Outside mini-games that effect progress in the real game, but are playable through a web portal or on a smartphone. I don’t mean separate games that tie into the IP. I mean a mini-games that effect progress in the actual game. Tie-ins with facebook mini-games or an iPhone app that effected stats, character growth, or other in-game assets could be huge. It keeps gamers playing your game even when they aren’t at home playing your game.
There are other ideas, too, but those are the major ones. So how does this all tie together? I imagine a Game as an Event release being something like this:
Before the game is released I’ve already gotten game content into my hands. I’ve watched trailers and played the demo. I’ve read a short webcomic or short story that relates to the game. I’ve been watching an online series that gets me introduced to the IP and interested in playing the game. I’ve begun building community relationships on forums and a website.

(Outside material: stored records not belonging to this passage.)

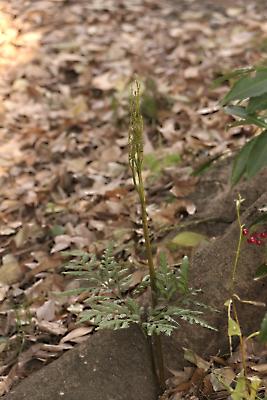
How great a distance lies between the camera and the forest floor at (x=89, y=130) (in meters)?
2.31

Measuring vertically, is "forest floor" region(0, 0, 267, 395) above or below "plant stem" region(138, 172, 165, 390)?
below

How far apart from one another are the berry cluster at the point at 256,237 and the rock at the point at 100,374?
1.35 ft

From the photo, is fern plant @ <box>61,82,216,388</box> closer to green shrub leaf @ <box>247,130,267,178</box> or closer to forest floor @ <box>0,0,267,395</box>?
green shrub leaf @ <box>247,130,267,178</box>

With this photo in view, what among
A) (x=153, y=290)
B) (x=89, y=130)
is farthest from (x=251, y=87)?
(x=89, y=130)

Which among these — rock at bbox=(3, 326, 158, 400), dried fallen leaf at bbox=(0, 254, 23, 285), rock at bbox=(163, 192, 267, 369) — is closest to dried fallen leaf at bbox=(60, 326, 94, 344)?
rock at bbox=(3, 326, 158, 400)

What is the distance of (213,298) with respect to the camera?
5.97 feet

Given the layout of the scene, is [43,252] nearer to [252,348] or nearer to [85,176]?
[85,176]

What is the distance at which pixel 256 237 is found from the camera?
1700 mm

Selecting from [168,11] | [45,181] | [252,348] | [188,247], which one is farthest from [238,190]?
[168,11]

Once the game comes out, I go to a local game release party. On the way, I’m listening to free released game music or a podcast about the game on my iPod. At the release party I buy the game, talk with other gamers, and then head home to play.

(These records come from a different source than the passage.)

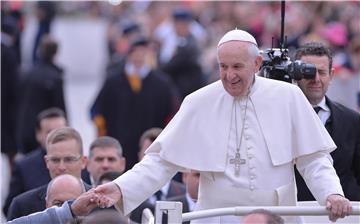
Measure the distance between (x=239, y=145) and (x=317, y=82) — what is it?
111cm

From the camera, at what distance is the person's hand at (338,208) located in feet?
22.6

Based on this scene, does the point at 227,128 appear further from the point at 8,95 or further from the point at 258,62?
the point at 8,95

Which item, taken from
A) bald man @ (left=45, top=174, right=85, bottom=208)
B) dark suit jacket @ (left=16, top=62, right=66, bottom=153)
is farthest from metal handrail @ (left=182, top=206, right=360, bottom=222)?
dark suit jacket @ (left=16, top=62, right=66, bottom=153)

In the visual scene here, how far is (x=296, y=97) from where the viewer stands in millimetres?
7590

Over the release weekend there’s at least one more local event planned for my area. The focus of this second event shouldn’t be about buying the game, I’ve already done that, but about getting local players together to build communities, start guilds and leagues, and talk about the game. These secondary events should be held at internet cafes, coffee-shops, comic stores, or local hangouts, not just Gamestop or Best Buy. Partnerships with those companies should be created to have some copies of the game available for purchase, but that shouldn’t be the focus of the event. These secondary events should be about connecting gamers and building community.
These secondary events should occur sometime during the first week, preferably in the first 48 hours after the game’s release, so the people who just bought the game, are playing it hardcore, but need to take a break have a place to go to interact more with the game. Maybe I’ll meet some people, exchange usernames if it’s an online game, and begin to forge relationships with them, keeping me tied to the community and interested in playing the game longer.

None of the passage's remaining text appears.